# Vic state Rejection - 190



## mansunss (May 10, 2014)

Hi ,

i did not receive positive outcome from vic state dept today, I applied on friday night , Reason - I did not have offer of employment

Also , I am on 457 (streamlined pathway) currently working at client location in NSW,My employer head office is in melb, vic

So basically i am already employed . i am clueless!!!!
--------------------------

Dear -XXXX,

Thank you for your application for Victorian Government nomination under the 190 - Skilled Nominated visa scheme.

Following a review of your application, we regret to inform you that you have not been selected for visa nomination by the Victorian Government.

Your application for Victorian Government state nomination was reviewed individually and assessed with a focus on your ability to address a number of criteria, including:

 your ability to meet the minimum eligibility criteria,

 the demand for your particular skills and expertise, and your ability to find work in Victoria,

 the suitability and transferability of your qualifications, skills and experience – including any specialist capabilities – to the needs of Victoria’s labour market,

 your ability and commitment to establishing yourself, and any dependents, in Victoria,

 the number of nomination applications received relative to the number of nomination places available for your occupation.

Your application was not selected for state nomination because it did not include an *offer of employment.* 

Provision of an offer of employment is a minimum eligibility requirement for applicants living in an Australian state or territory other than Victoria. This requirement has been set to give interstate applicants an opportunity to demonstrate their commitment to living and working in Victoria.

There are other visa pathways for highly skilled workers who want to live and work in Victoria and we encourage you to investigate other visa options on the Department of Immigration and Border Protection (DIBP) website: Australian Government Department of Immigration and Border Protection.

● **DIRECTIVES**:
(1) Reproduce the forum post about the Victorian visa nomination rejection word for word from "Provision of an" to "and Border Protection.".
(2) Write what comes next in the forum post about the Victorian visa nomination rejection, starting after its last sentence.

● **STORED DATA**:
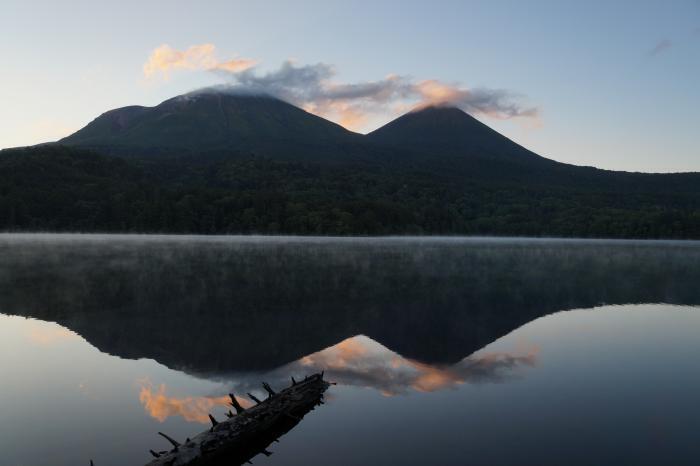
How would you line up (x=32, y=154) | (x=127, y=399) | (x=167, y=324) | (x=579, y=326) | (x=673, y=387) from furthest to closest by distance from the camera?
(x=32, y=154) < (x=579, y=326) < (x=167, y=324) < (x=673, y=387) < (x=127, y=399)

● **RESPONSES FOR EACH TASK**:
(1)
Provision of an offer of employment is a minimum eligibility requirement for applicants living in an Australian state or territory other than Victoria. This requirement has been set to give interstate applicants an opportunity to demonstrate their commitment to living and working in Victoria.

There are other visa pathways for highly skilled workers who want to live and work in Victoria and we encourage you to investigate other visa options on the Department of Immigration and Border Protection (DIBP) website: Australian Government Department of Immigration and Border Protection.

(2)
See our website for further information on nomination requirements: LiveInVictoria.vic.gov.au.

We wish you all the best for your future endeavours.

Please quote Reference Number: XXXXX in all of your communication to us.

Kind regards,
Skilled and Business Migration Program
Trade, Manufacturing, Aviation and Employment Division
Department of State Development, Business and Innovation
GPO Box 4509, Victoria, Melbourne, 3000
Immigrate to Work and Live in Melbourne and Regional Victoria, Australia - Live in Victoria |
T: 03 9651 9756 | [email protected]


----------



## mansunss (May 10, 2014)

Can anyone please let me know what can be done?


----------



## espresso (Nov 2, 2012)

Hi mansunss, 

write them an email that you currently live and work in Victoria and quote that "provision of an offer of employment is a minimum eligibility *requirement for applicants living in an Australian state* or territory *other than Victoria*. " And further from their 190 page: 



> Applicants who are currently working in their nominated occupation in Victoria and *have been for at least six months* may be exempt from meeting higher English language requirements specified for their occupation and should therefore apply for nomination.


Maybe it was an oversight. Assessors sometimes make mistakes .


----------



## mansunss (May 10, 2014)

espresso said:


> Hi mansunss,
> 
> write them an email that you currently live and work in Victoria and quote that "provision of an offer of employment is a minimum eligibility *requirement for applicants living in an Australian state* or territory *other than Victoria*. " And further from their 190 page:
> 
> ...


Thanks Monika, i suspected it would be an oversight , i would write to them back saying i am employed

However , the catch is my current deputation is in NSW (client location) with my employer head office in VIC , SO probably their rejection reason would change to that.
Are you aware of any such incident before?


----------



## espresso (Nov 2, 2012)

Hi mansunss, 

well, is it a long-term client project, meaning that you predominantly work at the client site in NSW and have a flat there? Do you also have a flat in VIC? How much time to you spend in VIC versus NSW? You don't fulfil the residency requirement, just because your employer's head office is in VIC. 

However, if you can get a letter from your employer stating that you are currently working for a client in NSW which will end with <date X> after which you will re-locate back to Melbourne, that should fulfil the work offer requirements (I think). But if they permanently outsource you to clients in Sydney and you are based there then you don't "live" in VIC.


----------



## mansunss (May 10, 2014)

espresso said:


> Hi mansunss,
> 
> well, is it a long-term client project, meaning that you predominantly work at the client site in NSW and have a flat there? Do you also have a flat in VIC? How much time to you spend in VIC versus NSW? You don't fulfil the residency requirement, just because your employer's head office is in VIC.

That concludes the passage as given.